- Problem to work on -
In the text on generative AI in industry, what transition does Ninan describe in the manufacturing industry?

- Study text -
=-=-=
Ninan says that Genix harnesses the power of Model Fabric, a comprehensive suite of AI services and tools encompassing Exploration, Recommender to deliver analytics solutions for complex industry challenges. “The integration of Genix Co-pilot further enhances this capability, empowering plant operators and process engineers with advanced tools for dynamic decision-making,” he adds.
What is prompt-based engineering, and how is AI pivoting in that direction?
Beyond asset performance management, ABB sees potential for GenAI in key focus business areas: sustainability, operational excellence, process performance management, cybersecurity and extended automation.
“Generative AI is reinventing industry,” Ninan says. “The manufacturing industry has been evolving in the last few years to adopt ensemble models, driven through traditional physics-based models integrated with data-driven models. There is a strong transition from analytics AI to prompt-based engineering.”
Applied to industrial design, prompt-based engineering solves for a specific desired result, using AI/ML. “With generative AI (driven by prompt engineering), there is a huge potential for generating some of these outcomes based on the power of large language models,” Ninan says. Prompt-based engineering could be used in the generation of text, images, code, voice or video, and for anomaly detection, predictive maintenance, process optimization, visual data enhancement, quality control or demand forecasting.
=-=-=
- Records provided -

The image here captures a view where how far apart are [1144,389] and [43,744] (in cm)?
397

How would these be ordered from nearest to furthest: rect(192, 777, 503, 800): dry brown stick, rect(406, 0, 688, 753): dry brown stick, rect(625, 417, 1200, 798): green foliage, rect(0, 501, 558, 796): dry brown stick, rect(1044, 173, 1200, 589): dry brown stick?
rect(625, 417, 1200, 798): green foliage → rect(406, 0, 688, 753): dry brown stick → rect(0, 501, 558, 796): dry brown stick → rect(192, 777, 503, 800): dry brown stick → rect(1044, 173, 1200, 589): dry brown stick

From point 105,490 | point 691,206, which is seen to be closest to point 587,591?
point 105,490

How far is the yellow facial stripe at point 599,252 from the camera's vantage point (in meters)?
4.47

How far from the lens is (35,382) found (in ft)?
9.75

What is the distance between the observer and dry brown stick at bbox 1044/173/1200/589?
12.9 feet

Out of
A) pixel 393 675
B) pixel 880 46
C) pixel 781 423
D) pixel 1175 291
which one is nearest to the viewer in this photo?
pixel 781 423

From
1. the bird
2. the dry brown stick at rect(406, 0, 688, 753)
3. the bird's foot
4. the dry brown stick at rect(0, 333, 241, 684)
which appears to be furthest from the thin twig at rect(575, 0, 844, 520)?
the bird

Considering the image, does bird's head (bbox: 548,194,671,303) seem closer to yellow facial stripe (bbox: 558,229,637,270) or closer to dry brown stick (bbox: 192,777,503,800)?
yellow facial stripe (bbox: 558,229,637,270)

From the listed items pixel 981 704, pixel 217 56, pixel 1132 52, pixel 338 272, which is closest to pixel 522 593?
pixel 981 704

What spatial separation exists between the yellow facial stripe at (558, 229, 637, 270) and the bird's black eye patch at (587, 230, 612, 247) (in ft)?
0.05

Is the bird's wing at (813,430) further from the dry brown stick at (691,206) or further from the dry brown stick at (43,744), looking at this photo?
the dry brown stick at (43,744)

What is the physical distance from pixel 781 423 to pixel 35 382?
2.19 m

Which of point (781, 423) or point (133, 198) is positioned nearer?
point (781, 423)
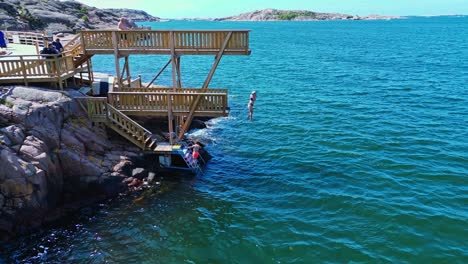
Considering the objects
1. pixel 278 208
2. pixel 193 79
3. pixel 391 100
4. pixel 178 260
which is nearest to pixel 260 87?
pixel 193 79

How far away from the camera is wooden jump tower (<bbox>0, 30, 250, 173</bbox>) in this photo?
21031 mm

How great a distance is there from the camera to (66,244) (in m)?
16.2

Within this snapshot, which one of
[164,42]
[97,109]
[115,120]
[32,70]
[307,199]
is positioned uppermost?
[164,42]

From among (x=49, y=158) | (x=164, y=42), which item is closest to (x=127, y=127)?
(x=49, y=158)

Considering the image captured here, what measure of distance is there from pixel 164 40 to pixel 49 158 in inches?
345

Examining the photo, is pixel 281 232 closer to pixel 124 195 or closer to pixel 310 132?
pixel 124 195

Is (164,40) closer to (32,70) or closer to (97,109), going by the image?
(97,109)

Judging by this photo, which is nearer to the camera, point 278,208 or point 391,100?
point 278,208

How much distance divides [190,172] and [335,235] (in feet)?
31.6

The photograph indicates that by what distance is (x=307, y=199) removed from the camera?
19719 mm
=-=-=
- Written response -
A strong transition from analytics AI to prompt-based engineering.